Online privacy is a hot-button issue in South Carolina and around the country, and technology companies have been dragged over the coals by the media when they have sold confidential information to unscrupulous third parties or allowed malicious hackers to gain access to it. However, the ease with which law enforcement agencies can obtain personal information from social media companies and online service providers has prompted little in the way of outrage.

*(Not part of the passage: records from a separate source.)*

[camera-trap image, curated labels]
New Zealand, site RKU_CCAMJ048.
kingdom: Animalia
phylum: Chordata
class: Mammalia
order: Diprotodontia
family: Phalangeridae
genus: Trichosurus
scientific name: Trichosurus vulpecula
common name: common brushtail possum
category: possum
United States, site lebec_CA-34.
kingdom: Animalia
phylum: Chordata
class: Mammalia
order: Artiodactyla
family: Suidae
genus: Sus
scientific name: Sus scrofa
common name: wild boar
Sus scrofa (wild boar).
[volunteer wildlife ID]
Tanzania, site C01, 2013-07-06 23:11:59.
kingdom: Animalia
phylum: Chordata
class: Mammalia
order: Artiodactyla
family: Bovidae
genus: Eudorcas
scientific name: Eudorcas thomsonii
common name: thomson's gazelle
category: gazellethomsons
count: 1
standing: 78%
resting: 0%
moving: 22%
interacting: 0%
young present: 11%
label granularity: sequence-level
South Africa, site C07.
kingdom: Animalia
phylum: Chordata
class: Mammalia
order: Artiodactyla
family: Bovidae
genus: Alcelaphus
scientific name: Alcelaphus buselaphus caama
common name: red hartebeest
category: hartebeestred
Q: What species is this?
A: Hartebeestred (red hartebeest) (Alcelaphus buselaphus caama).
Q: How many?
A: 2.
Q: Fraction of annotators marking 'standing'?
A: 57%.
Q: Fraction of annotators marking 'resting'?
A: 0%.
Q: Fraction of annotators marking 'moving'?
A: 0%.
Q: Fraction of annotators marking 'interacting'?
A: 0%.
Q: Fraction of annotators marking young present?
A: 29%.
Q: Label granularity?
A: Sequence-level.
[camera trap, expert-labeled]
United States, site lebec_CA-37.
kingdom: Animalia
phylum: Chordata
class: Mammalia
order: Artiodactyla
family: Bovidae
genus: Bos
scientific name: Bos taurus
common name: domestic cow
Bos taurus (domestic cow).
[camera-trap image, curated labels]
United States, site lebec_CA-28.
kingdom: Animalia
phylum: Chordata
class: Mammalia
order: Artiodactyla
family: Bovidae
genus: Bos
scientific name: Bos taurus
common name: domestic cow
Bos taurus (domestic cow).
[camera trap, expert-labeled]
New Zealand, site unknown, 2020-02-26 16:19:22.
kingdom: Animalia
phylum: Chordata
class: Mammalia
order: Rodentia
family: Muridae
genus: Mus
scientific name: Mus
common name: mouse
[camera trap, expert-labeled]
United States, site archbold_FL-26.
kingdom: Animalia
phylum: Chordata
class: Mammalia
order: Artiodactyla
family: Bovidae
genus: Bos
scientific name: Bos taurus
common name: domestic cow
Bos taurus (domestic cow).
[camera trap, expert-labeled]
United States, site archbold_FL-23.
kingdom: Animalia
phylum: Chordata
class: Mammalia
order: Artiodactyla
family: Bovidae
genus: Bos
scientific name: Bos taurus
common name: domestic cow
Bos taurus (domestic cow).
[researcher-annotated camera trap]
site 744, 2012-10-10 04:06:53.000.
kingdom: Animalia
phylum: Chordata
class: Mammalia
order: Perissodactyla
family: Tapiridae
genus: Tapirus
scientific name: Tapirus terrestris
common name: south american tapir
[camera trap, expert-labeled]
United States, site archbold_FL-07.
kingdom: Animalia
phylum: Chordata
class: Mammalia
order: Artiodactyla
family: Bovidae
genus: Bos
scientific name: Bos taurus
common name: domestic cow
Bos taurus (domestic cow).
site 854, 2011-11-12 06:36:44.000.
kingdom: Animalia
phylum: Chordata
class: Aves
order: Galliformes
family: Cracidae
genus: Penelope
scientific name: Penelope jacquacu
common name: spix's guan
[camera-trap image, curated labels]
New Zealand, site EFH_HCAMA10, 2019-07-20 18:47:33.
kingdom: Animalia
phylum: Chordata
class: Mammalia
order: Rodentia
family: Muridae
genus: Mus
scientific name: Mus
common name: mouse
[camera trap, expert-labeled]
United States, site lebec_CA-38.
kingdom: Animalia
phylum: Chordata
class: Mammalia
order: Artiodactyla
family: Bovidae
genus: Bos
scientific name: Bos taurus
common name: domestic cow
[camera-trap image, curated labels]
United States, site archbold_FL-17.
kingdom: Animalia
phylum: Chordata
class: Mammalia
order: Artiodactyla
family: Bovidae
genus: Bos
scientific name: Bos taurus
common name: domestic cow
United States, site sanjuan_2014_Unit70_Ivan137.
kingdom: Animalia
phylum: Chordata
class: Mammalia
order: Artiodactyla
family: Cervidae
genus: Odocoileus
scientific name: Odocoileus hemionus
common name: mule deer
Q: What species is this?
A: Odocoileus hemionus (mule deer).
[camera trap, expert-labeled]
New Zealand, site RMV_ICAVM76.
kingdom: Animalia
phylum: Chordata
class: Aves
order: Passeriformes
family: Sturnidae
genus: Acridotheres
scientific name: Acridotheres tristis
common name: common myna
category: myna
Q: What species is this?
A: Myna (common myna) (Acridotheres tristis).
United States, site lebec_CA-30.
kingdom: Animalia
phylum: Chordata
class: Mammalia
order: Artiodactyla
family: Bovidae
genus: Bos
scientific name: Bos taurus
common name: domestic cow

Technology companies have sometimes paid a heavy price for placing civil rights over public safety. In 2016, Apple faced a barrage of public and media criticism for refusing to help the FBI gain access to an iPhone owned by one of the perpetrators of the San Bernardino mass shooting. Technology companies hoping to avoid such a problem may feel that turning over data quietly is far more prudent. Lawmakers have also been quiet on this issue. Police are only required to obtain a search warrant to access personal data in California, Utah and Washington.
In other parts of the country, a subpoena is generally enough to give police unfettered access to confidential information. This concerns civil rights groups because obtaining a subpoena is far easier than securing a search warrant because police do not have to establish probable cause. Some technology companies do not even ask for a subpoena. The messaging service Snapchat says that it will willingly share any information it reasonable believes is needed for a legal purpose.
Expediency is sometimes valued above liberty when new technology emerges that can help the police, but Congress and the courts generally take action to protect rights guaranteed by the U.S. Constitution sooner or later. Until that day arrives, experienced criminal defense attorneys could advise their clients to think carefully before storing sensitive information on electronic devices.